C’est pas compliqué, dès le début, j’ai eu des envies de meurtre envers le personnage principal. Je pense d’ailleurs que c’est le but, cette étude de comment un mec à peu près normal va se transformer au fur et à mesure en connard absolu, mais au final ça fait juste un bonhomme infect qui maltraite sa femme, en traite une autre comme une prostituée et fait des rondes armés dans son quartier pour « protéger le voisinage ». La chambre à remonter le temps elle-même tombe à plat, on finit par se dire d’ailleurs que c’est la propre folie du mec et pas un élément fantastique. Je ne sais pas, je crois que je suis passée à côté, j’aimerais bien que Benjamin Berton m’explique (bien sûr qu’il lit mon blog, tout le monde lit mon blog, voyons) ce qu’il a voulu dire parce que je sens qu’il y a un truc plus loin mais que je n’y ai pas eu accès.

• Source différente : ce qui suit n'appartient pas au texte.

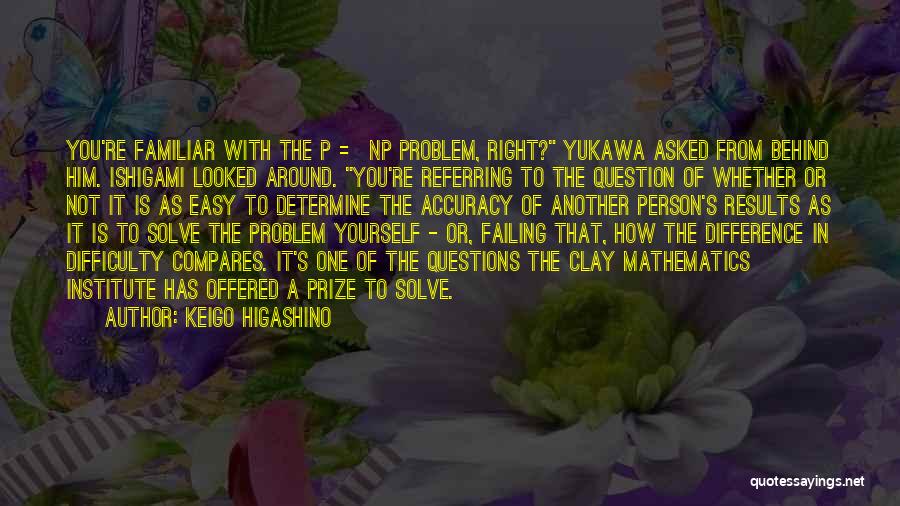 YOU'RE FAMILIAR WITH THE P = NP PROBLEM, RIGHT?" YUKAWA ASKED FROM BEHIND HIM. ISHIGAMI LOOKED AROUND. "YOU'RE REFERRING TO THE QUESTION OF WHETHER OR NOT IT IS AS EASY TO DETERMINE THE ACCURACY OF ANOTHER PERSON'S RESULTS AS IT IS TO SOLVE THE PROBLEM YOURSELF - OR, FAILING THAT, HOW THE DIFFERENCE IN DIFFICULTY COMPARES. IT'S ONE OF THE QUESTIONS THE CLAY MATHEMATICS INSTITUTE HAS OFFERED A PRIZE TO SOLVE.

AUTHOR: KEIGO HIGASHINO

quotessayings.net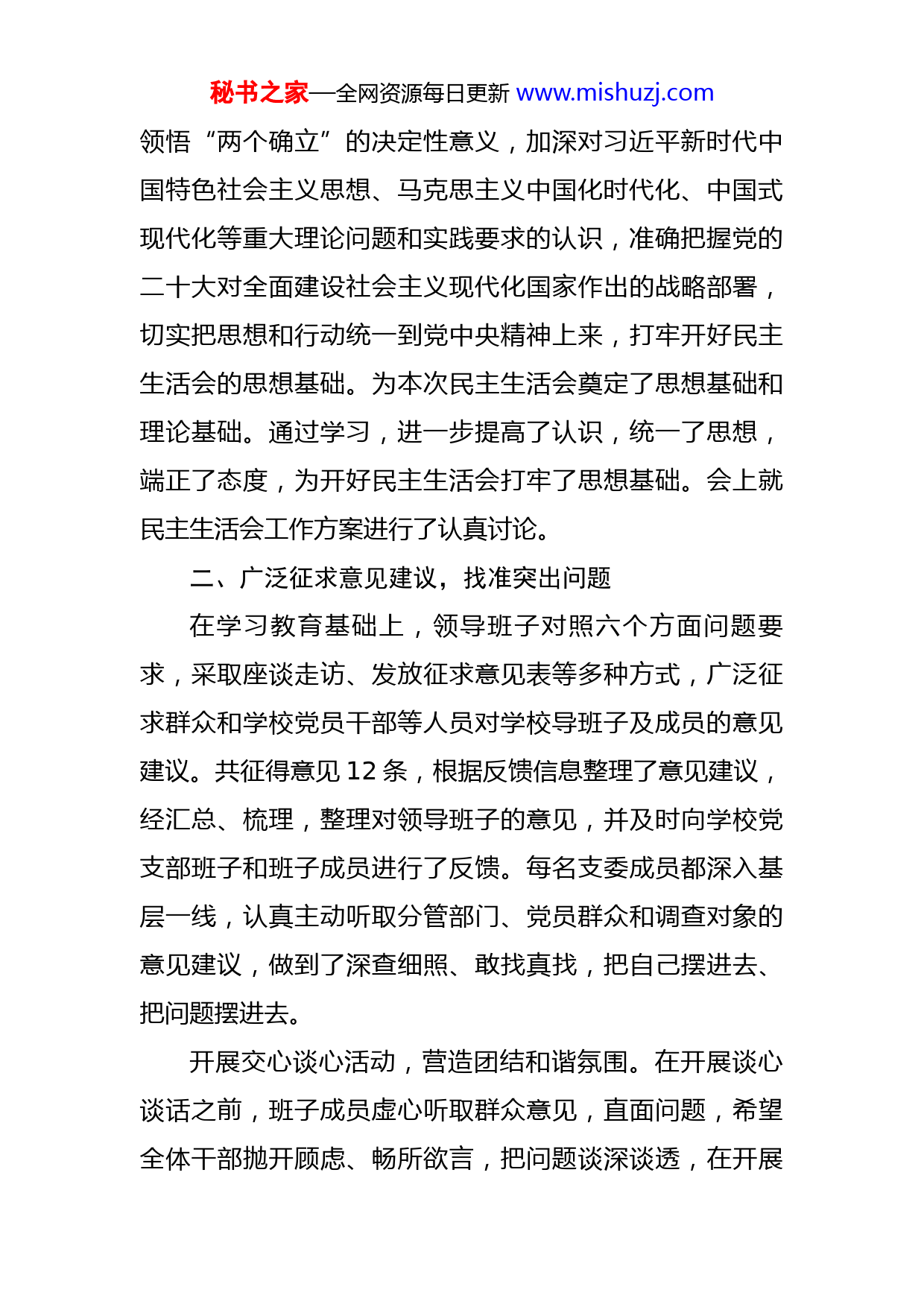 秘书之家—全网资源每日更新 www.mishuzj.com

领悟“两个确立”的决定性意义，加深对习近平新时代中国特色社会主义思想、马克思主义中国化时代化、中国式现代化等重大理论问题和实践要求的认识，准确把握党的二十大对全面建设社会主义现代化国家作出的战略部署，切实把思想和行动统一到党中央精神上来，打牢开好民主生活会的思想基础。为本次民主生活会奠定了思想基础和理论基础。通过学习，进一步提高了认识，统一了思想，端正了态度，为开好民主生活会打牢了思想基础。会上就民主生活会工作方案进行了认真讨论。

二、广泛征求意见建议，找准突出问题

在学习教育基础上，领导班子对照六个方面问题要求，采取座谈走访、发放征求意见表等多种方式，广泛征求群众和学校党员干部等人员对学校导班子及成员的意见建议。共征得意见 12 条，根据反馈信息整理了意见建议，经汇总、梳理，整理对领导班子的意见，并及时向学校党支部班子和班子成员进行了反馈。每名支委成员都深入基层一线，认真主动听取分管部门、党员群众和调查对象的意见建议，做到了深查细照、敢找真找，把自己摆进去、把问题摆进去。

开展交心谈心活动，营造团结和谐氛围。在开展谈心谈话之前，班子成员虚心听取群众意见，直面问题，希望全体干部抛开顾虑、畅所欲言，把问题谈深谈透，在开展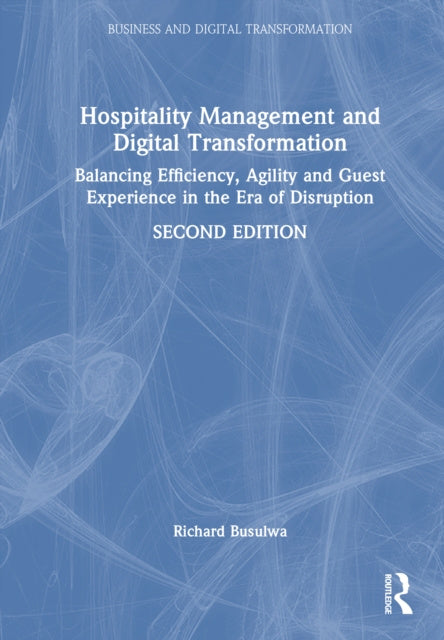 BUSINESS AND DIGITAL TRANSFORMATION

Hospitality Management and Digital Transformation

Balancing Efficiency, Agility and Guest Experience in the Era of Disruption

SECOND EDITION

Richard Busulwa

ROUTLEDGE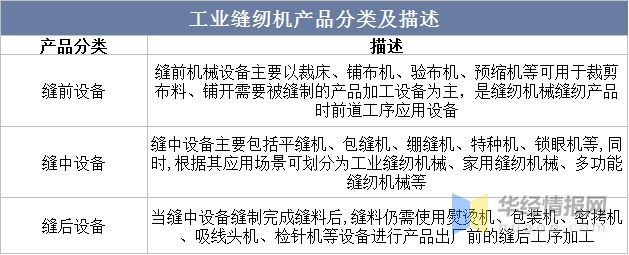 工业缝纫机产品分类及描述

| 产品分类 | 描述 |
|---|---|
| 缝前设备 | 缝前机械设备主要以裁床、铺布机、验布机、预缩机等可用于裁剪布料、铺开需要被缝制的产品加工设备为主，是缝纫机械缝纫产品时前道工序应用设备 |
| 缝中设备 | 缝中设备主要包括平缝机、包缝机、绷缝机、特种机、锁眼机等,同时,根据其应用场景可划分为工业缝纫机械、家用缝纫机械、多功能缝纫机械等 |
| 缝后设备 | 当缝中设备缝制完成缝料后,缝料仍需使用熨烫机、包装机、密拷机、吸线头机、检针机等设备进行产品出厂前的缝后工序加工 |

华经情报网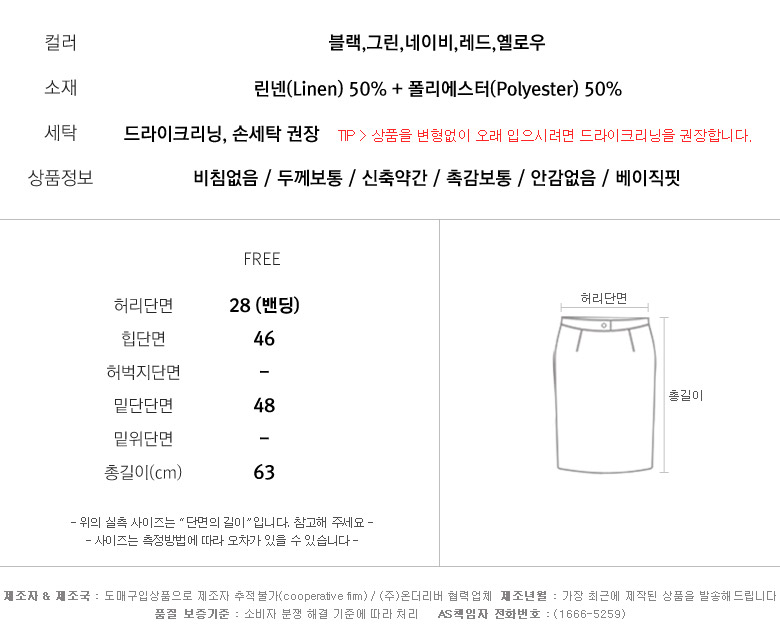 컬러 블랙,그린,네이비,레드,옐로우

소재 린넨(Linen) 50% + 폴리에스터(Polyester) 50%

세탁 드라이크리닝, 손세탁 권장 TIP > 상품을 변형없이 오래 입으시려면 드라이크리닝을 권장합니다.

상품정보 비침없음 / 두께보통 / 신축약간 / 촉감보통 / 안감없음 / 베이직핏

| | FREE |
|---|---|
| 허리단면 | 28 (밴딩) |
| 힙단면 | 46 |
| 허벅지단면 | - |
| 밑단단면 | 48 |
| 밑위단면 | - |
| 총길이(cm) | 63 |

- 위의 실측 사이즈는 "단면의 길이"입니다. 참고해 주세요 -
- 사이즈는 측정방법에 따라 오차가 있을 수 있습니다 -

허리단면
총길이

제조자 & 제조국 : 도매구입상품으로 제조자 추적불가(cooperative firm) / (주)온더리버 협력업체 제조년월 : 가장 최근에 제작된 상품을 발송해드립니다
품질 보증기준 : 소비자 분쟁 해결 기준에 따라 처리 AS책임자 전화번호 : (1666-5259)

Une déception donc, teintée d’un goût amer de « t’as rien compris ma pauv’fille ».

Curieux ! J’essaierai peut-être de lelire, on ne sait jamais…
J ai adore ce livre au contraire. Suspense complet,un jeu entre le fantastique et la folie, des jeux de piste et surtout des descriptions ultracomiques de la.vie de couple cruelles et noires.tu as du rater l essentiel en effet. Ce livre est un petit bijou
Je trouve votre critique tout à fait réaliste par rapport à ce livre. J’ai eu la même impression que vous en le lisant. Ce personnage est puant, un rien facho et totalement misogyne et mythomane. La chambre est sûrement dans la tête du gars.
Cependant, j’ai trouvé une vraie qualité d’écriture au service d’une réalité contemporaine finement observée (le repli sur sa cellule familiale, ces fantasmes minables de petit cadre, ce sentiment de parvenu,…)et un avantage… le livre peut faire débat.
habitant Le Mans et croisant de temps en temps Mr Berton, je vais lui donner l’adresse de votre blog (s’il ne l’a pas déjà)…
Merci
J’espère qu’il ne prendra pas mal mon billet …
Oui tu as raison, je ne vais rien lui donner… il pourra trouver tout seul … Pour te rassurer, tu peux lire sa prose un peu acide de chroniqueur musical sur fluctuat.net…, les critiques un peu dures, il connaît!